DeepSeek V4 Flash 4Expert — Q4_K GGUF

4-bit quantized GGUF of the 4Expert variant of DeepSeek V4 Flash, for use with ds4.

Model Summary

Property Value
Architecture DeepSeek V4 Flash (MoE + MLA)
top k 4
Layers 43
Hidden dim 4096
Attention heads 64 (MLA, head_dim=512, kv_head_dim=512)
Routed experts 256 (4 active per token)
FFN dim 2048
Shared experts 1
Vocab size 129,280
Max context 65,536
Quantization Q4_K (4-bit K-quant)
File size 164 GiB
Source safetensors cloudyu/DeepSeek-V4-Flash-4Expert

Independent Evaluation Results

We evaluated the model against the original top_k=6 configuration on HumanEval (code generation)

HumanEval (Pass@1)

##eval details

Configuration Pass@1 Generation Time
Top_k=4 (this model) 95.73% (157/164) 56.83s
Top_k=6 (original) 95.73% (157/164) 64.06s

GGUF Evaluation Report — 4Expert Q4_K GGUF BY ds4-eval

Model: cloudyu/DeepSeek-V4-Flash-4Expert-GGUF Source safetensors: cloudyu/DeepSeek-V4-Flash-4Expert Date: 2026-06-29

Summary

Framework Passed Total Pass Rate
AIME 2025 20 25 80%
GPQA Diamond 22 25 88%
SuperGPQA 22 25 88%
COMPSEC 16 17 94.11%
TOTAL 80 92 87%

Quantization Strategy

Compiled with deepseek4-quantize using a layer-specific policy:

Layer type Quant Affected tensors
Routed experts (w1/w2/w3) Q4_K blk.*.ffn_{gate,down,up}_exps.weight
Attention projections Q8_0 attn_q_a, attn_q_b, attn_kv, attn_output_a, attn_output_b
Shared expert FFN Q8_0 ffn_{gate,up,down}_shexp.weight
Output projection Q8_0 output.weight
Embedding F16 token_embd.weight
Attention (other) F16 compressor, indexer, sinks, norms
Dense (other) F16 hyper-connections, remaining 2D weights
1D tensors F32 layer norms, RMS norms, scales, biases (never quantized)

> _DATASET ENTRIES_
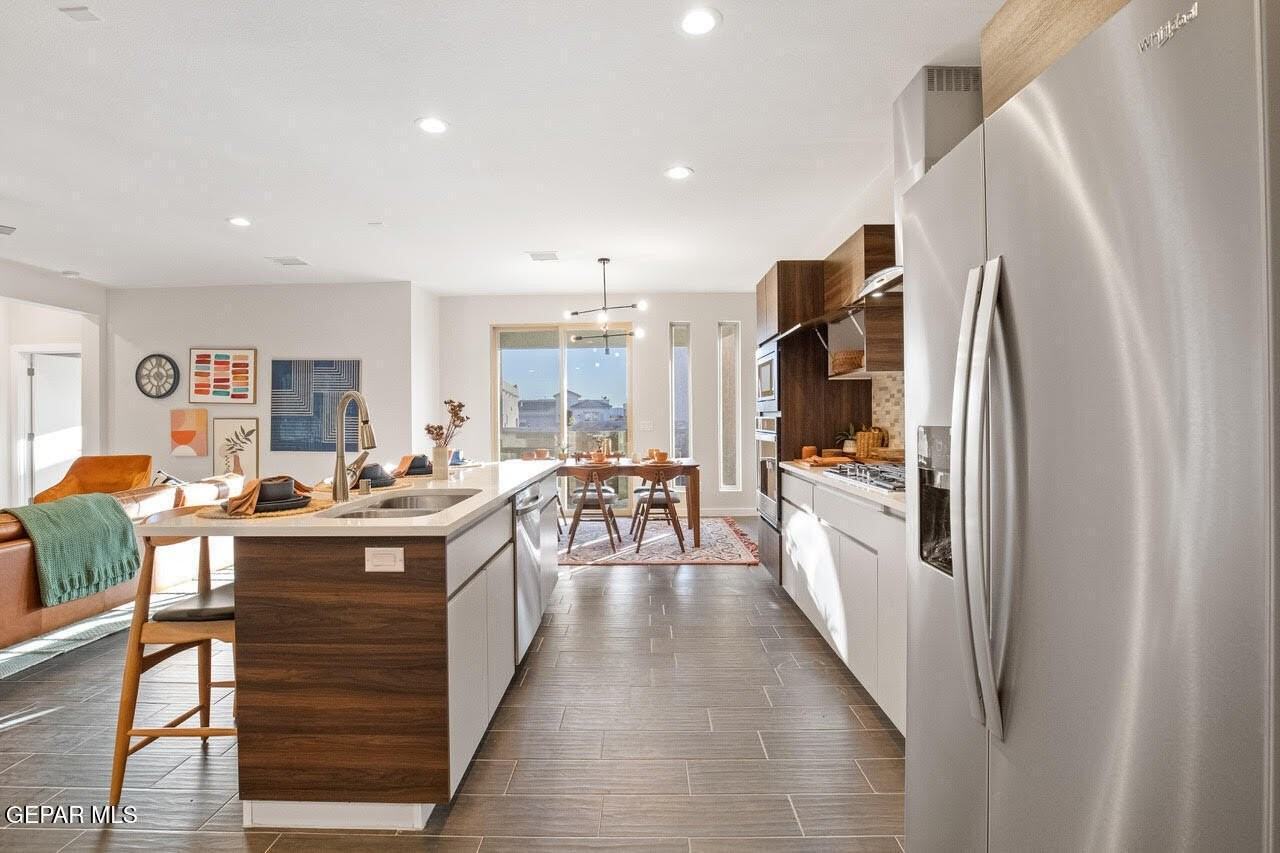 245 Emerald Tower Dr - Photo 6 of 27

---

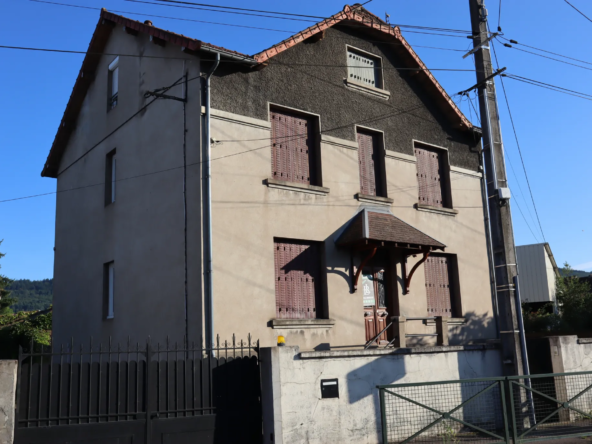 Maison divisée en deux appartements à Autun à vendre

> _WORK REQUIRED_
Quote, word for word, the stretch of the DeepSeek V4 Flash 4Expert model card that opens with the words containing "DeepSeek V4 Flash 4Expert" and closes with "(MoE + MLA)".

> _TASK RESPONSE_
DeepSeek V4 Flash 4Expert — Q4_K GGUF

4-bit quantized GGUF of the 4Expert variant of DeepSeek V4 Flash, for use with ds4.

Model Summary

Property Value
Architecture DeepSeek V4 Flash (MoE + MLA)